| WORK REQUIRED |
Gather every line of the data below that contains the word "human" and copy each of those lines in full.

| DATA TO PROCESS |
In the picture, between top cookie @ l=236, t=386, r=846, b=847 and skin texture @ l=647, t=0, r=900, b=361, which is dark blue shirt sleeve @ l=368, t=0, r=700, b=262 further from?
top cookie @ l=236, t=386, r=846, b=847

--

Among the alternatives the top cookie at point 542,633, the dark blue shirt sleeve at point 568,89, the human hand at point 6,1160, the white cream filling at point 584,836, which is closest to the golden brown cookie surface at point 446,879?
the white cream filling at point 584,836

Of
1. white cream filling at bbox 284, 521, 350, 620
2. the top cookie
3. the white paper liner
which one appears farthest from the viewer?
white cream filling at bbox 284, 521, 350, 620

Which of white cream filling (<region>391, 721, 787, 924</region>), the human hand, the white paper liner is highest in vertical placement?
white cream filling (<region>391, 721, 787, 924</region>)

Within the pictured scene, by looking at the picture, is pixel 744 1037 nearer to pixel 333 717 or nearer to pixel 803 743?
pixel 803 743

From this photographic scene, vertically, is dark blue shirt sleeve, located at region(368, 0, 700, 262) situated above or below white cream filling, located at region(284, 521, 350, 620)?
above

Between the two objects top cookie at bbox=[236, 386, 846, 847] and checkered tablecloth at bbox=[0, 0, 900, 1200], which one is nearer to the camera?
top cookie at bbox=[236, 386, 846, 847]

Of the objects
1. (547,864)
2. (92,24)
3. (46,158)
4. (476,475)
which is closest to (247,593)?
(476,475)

| RESULT |
Among the alternatives the top cookie at point 542,633, the dark blue shirt sleeve at point 568,89, the human hand at point 6,1160, the white cream filling at point 584,836, which is closest to the golden brown cookie surface at point 446,879?
Which of white cream filling (<region>391, 721, 787, 924</region>), the human hand, the white paper liner is highest in vertical placement?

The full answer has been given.